▶ _GIVEN INSTRUCTION A_: Name every spice that the kitchen post below says went on the chickpeas.

▶ _PASSAGE GIVEN_:
'''

Category Archives: In the Kitchen

Oven Roasted Chick Peas

After many years of trying to convince my kids to eat some of the healthy foods we have prepared for them I finally figured it out; if I get them to help me prepare the food, they’ll eat it!!

Yesterday was my turn to make dinner and rather than making another meal of food they refuse to eat, I asked them to help me make dinner.

Knowing both kids like chickpeas (strange, right?) I decided to oven roast a can of chickpeas.

One kid rinsed them, the other got the stainless bowl and I got the bottle of avocado oil.

We dumped the thoroughly rinsed beans into the bowl, had one kid spin the bowl while I drizzled a couple tablespoons of oil on them.

Next kid gets the spices: curry powder, chilli powder, paprika, and some powdered garlic.

A generous shake of each spice, a kid spinning the bowl, shaking the chickpeas all about, and then into the glass roasting pan and under the broiler.

Roasted Chickpeas
Roasted Chickpeas

After about ten minutes under the broiler, all the while being continuously being watched by my kids, we took them out. Gave them a hearty stir, and then back under the broiler for another ten minutes.

The kids ate them all. Every. Single. One.

So was this because they were delicious or because they were involved with making them? I don’t know but I do know that they ate some healthy food last night!!

 

Poached Eggs on Potato Pancakes

Lunch today was made by students in the Foods and Nutrition class and served to the rest of the students in the school program.

Poached Eggs and Potato Pancakes
Poached Eggs and Potato Pancakes

Two perfectly poached eggs on a couple of potato pancakes with a side of grated carrot and apple salad.

And is there anything better than 14 % sour cream? I’m telling you, I could almost eat that stuff out of an ice cream cone!!

Hasselback Potatoes

The kids have been keen to have me cook potatoes in a different ways and today they basically described Hasselback potatoes.

'''

▶ _DATA LINES_:
'''

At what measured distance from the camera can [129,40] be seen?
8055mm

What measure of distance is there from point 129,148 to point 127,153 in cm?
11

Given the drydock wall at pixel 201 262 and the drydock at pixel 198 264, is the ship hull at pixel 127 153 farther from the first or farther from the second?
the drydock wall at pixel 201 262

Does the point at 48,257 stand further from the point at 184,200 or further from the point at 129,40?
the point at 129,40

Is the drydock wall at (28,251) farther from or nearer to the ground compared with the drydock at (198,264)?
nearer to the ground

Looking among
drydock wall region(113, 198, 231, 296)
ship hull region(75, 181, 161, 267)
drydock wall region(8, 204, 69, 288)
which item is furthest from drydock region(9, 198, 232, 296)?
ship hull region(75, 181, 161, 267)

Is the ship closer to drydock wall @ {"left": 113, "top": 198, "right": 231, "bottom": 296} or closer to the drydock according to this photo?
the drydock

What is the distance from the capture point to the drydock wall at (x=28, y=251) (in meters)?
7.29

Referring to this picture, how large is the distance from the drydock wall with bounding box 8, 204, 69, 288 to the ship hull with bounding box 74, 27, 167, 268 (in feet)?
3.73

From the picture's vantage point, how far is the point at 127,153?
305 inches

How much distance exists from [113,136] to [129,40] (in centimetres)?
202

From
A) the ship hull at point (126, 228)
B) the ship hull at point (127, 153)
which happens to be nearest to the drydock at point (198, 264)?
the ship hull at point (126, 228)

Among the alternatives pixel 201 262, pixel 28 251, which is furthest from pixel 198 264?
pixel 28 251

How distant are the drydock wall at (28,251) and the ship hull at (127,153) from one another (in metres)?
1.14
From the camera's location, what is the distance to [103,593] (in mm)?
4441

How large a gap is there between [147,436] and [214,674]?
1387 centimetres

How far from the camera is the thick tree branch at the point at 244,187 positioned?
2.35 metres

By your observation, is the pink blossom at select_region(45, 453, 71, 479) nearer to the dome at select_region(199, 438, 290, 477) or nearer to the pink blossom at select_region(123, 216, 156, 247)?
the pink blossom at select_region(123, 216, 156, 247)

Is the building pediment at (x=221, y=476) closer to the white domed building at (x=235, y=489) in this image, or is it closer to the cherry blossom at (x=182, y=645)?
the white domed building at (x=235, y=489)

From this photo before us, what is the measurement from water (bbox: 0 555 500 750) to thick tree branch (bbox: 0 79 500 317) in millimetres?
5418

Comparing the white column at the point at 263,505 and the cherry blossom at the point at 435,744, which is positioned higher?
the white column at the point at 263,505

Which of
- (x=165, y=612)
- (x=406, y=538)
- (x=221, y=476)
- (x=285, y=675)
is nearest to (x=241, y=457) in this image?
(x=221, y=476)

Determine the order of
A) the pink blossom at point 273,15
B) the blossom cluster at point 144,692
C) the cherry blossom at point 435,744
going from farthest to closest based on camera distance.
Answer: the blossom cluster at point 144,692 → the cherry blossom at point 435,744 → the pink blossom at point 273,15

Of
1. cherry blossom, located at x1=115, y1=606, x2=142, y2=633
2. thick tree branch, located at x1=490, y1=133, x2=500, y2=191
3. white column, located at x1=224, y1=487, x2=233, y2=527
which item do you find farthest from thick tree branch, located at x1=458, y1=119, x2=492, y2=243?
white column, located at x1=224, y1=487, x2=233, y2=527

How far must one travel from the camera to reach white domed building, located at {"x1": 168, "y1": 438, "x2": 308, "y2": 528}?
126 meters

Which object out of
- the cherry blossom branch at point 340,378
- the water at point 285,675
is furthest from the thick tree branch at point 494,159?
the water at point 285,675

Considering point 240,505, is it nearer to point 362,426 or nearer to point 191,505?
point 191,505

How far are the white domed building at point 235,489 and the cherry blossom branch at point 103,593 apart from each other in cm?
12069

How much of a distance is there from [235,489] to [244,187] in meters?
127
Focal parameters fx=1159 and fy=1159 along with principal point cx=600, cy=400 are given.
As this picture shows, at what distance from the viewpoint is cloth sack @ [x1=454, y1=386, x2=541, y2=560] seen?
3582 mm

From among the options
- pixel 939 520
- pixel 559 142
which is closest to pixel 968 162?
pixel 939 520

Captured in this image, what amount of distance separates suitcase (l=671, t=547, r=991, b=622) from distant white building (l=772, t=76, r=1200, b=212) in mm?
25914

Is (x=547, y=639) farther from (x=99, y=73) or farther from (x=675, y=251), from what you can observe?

'''

▶ _GIVEN INSTRUCTION B_: Please rewrite the entries from the line with "How far must" up to and including the last line of the entries, putting "flowering cherry branch" in place of "cherry blossom branch" and leaving everything else as it is.

▶ _CORRECT OUTPUT A_: curry powder, chilli powder, paprika, powdered garlic

▶ _CORRECT OUTPUT B_:
How far must one travel from the camera to reach white domed building, located at {"x1": 168, "y1": 438, "x2": 308, "y2": 528}?
126 meters

Which object out of
- the flowering cherry branch at point 340,378
- the water at point 285,675
is furthest from the thick tree branch at point 494,159?
the water at point 285,675

Considering point 240,505, is it nearer to point 362,426 or nearer to point 191,505?
point 191,505

How far are the white domed building at point 235,489 and the flowering cherry branch at point 103,593 apart from each other in cm?
12069

How much of a distance is there from [235,489] to [244,187] in meters?
127
Focal parameters fx=1159 and fy=1159 along with principal point cx=600, cy=400 are given.
As this picture shows, at what distance from the viewpoint is cloth sack @ [x1=454, y1=386, x2=541, y2=560] seen?
3582 mm

From among the options
- pixel 939 520
- pixel 559 142
which is closest to pixel 968 162?
pixel 939 520

Captured in this image, what amount of distance separates suitcase (l=671, t=547, r=991, b=622) from distant white building (l=772, t=76, r=1200, b=212) in mm?
25914

Is (x=547, y=639) farther from (x=99, y=73) or farther from (x=675, y=251), from what you can observe?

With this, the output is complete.